Today, there is much more known about the different types and functions of receptors, such that mechanoreceptors respond to touch and pressure, while thermoreceptors activate in response to changes in temperature. Nociceptors are associated with pain perception and, depending on the specific fiber (A, d or C) of the nociceptor type (mechanical, thermo-mechanical, or polymodal) that is stimulated, the perception of pain can range from sharp and prickly, to burning or freezing.7
Although the specificity and pattern theories of pain were fundamental in the development of the understanding of biological modalities, the detachment from this dualistic view corresponded with the lack of integration of mind-body phenomena. The lack of adequate explanations for pain and suffering spurred the next advance in our understanding of nociception and the individual experience of pain. In the 1960s, Melzack and Wall8 postulated a more integrative model—The Gate Control Theory of Pain. Although the underlying mechanisms of this proposed theory are often debated, the implications that there is an interaction between the psychosocial and physiological processes have been widely accepted.5
The gate control theory of pain emphasized the significant role that psychosocial factors potentially play in the perception of pain.

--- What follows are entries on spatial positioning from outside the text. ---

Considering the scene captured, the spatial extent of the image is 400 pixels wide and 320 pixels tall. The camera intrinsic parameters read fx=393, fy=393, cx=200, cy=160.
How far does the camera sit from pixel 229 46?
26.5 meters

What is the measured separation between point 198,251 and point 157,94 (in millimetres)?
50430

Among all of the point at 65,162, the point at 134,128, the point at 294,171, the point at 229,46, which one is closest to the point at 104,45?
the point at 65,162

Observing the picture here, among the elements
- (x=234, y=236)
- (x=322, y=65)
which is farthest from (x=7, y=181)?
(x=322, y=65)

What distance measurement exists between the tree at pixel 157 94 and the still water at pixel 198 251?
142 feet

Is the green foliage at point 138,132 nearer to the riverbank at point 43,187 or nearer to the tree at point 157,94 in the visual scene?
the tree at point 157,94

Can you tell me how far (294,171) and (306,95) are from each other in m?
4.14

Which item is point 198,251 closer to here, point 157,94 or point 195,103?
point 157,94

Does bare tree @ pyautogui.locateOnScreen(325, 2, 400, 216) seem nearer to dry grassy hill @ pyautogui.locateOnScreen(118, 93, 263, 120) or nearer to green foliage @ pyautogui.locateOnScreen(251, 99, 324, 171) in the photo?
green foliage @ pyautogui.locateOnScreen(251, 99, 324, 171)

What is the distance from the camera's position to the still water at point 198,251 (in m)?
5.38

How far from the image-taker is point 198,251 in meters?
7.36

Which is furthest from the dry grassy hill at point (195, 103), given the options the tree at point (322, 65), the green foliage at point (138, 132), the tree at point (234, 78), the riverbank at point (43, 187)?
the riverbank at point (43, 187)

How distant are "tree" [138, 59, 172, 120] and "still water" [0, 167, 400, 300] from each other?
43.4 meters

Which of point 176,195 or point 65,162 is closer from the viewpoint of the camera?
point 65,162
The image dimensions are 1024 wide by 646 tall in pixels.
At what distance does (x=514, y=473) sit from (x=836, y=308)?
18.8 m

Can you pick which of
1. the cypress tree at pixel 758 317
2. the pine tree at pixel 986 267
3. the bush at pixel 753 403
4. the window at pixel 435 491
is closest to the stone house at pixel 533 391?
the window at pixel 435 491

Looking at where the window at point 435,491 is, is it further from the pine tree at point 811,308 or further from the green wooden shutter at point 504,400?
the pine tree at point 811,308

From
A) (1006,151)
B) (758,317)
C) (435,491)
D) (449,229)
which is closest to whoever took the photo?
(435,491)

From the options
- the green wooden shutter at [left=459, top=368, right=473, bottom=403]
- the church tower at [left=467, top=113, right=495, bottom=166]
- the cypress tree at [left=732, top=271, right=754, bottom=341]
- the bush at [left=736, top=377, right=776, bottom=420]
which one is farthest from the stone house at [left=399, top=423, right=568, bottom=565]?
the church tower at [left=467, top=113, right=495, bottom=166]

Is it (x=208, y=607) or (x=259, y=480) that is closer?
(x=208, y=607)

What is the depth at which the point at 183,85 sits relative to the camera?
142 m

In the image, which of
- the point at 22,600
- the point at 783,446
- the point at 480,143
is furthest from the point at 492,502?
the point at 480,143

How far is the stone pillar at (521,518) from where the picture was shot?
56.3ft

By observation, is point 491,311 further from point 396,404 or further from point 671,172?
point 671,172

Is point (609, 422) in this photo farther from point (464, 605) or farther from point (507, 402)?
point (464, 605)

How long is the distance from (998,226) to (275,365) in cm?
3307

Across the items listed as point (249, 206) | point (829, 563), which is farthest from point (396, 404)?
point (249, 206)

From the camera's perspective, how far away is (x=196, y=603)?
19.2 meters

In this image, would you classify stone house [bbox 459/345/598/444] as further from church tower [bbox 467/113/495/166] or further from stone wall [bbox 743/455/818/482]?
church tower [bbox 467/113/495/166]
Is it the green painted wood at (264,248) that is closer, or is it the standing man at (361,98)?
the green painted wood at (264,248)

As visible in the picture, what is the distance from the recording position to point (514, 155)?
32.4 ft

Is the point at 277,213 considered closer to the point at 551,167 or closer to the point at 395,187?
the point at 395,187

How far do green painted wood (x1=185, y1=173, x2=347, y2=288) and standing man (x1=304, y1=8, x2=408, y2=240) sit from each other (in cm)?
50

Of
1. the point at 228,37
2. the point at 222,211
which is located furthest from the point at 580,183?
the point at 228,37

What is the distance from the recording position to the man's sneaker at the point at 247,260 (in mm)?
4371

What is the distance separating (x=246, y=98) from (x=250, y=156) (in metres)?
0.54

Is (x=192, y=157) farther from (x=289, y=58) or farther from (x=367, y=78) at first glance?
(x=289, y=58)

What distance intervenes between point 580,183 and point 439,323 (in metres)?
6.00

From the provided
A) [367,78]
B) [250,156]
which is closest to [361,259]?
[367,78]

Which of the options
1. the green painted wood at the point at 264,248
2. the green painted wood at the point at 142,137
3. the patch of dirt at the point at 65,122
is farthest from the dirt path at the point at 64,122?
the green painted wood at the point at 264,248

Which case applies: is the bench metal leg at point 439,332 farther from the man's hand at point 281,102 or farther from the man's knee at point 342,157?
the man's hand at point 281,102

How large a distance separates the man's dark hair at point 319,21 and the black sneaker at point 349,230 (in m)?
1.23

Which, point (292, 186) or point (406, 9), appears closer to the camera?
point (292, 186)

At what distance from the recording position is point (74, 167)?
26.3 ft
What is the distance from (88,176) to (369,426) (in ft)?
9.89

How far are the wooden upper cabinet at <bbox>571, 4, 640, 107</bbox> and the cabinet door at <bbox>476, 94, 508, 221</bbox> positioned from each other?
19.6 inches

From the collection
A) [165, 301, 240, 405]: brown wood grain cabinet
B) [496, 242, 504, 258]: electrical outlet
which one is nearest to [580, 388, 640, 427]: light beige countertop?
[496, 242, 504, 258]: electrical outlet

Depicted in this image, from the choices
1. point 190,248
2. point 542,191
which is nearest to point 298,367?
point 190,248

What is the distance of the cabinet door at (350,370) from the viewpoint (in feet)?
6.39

The term ‘gate control’ refers to the proposed mechanism of the substantia gelatinosa located in the dorsal horn of the spinal cord. Melzack and Wall8 claimed that this gate-like function modulated the amount of afferent impulses from the periphery to the transmission cells (T-cells) of the dorsal horn through inhibitory processes at the neuronal level, and thereby controlling the quantity and intensity of the signals to the central nervous system. Furthermore, it was posited that higher cortical functions contribute to this gating mechanism. This allows for psychological phenomena to directly affect the subjective experience of pain.
From a clinical perspective, Gatchel5 suggests that the psychosocial component in the gate control theory contributes a great deal in treating patients with pain. Negative states of mind—such as helplessness, hopelessness and anger—tend to amplify the intensity of the sensory input, while strategies focusing on coping and stress reduction help to “close” the gate. Also, behaviors found to facilitate keeping this gate “open” include poor eating habits, smoking, inadequate sleep, and lack of exercise. By promoting positive health behaviors, proactive choices can be factors in lessening the perception of pain.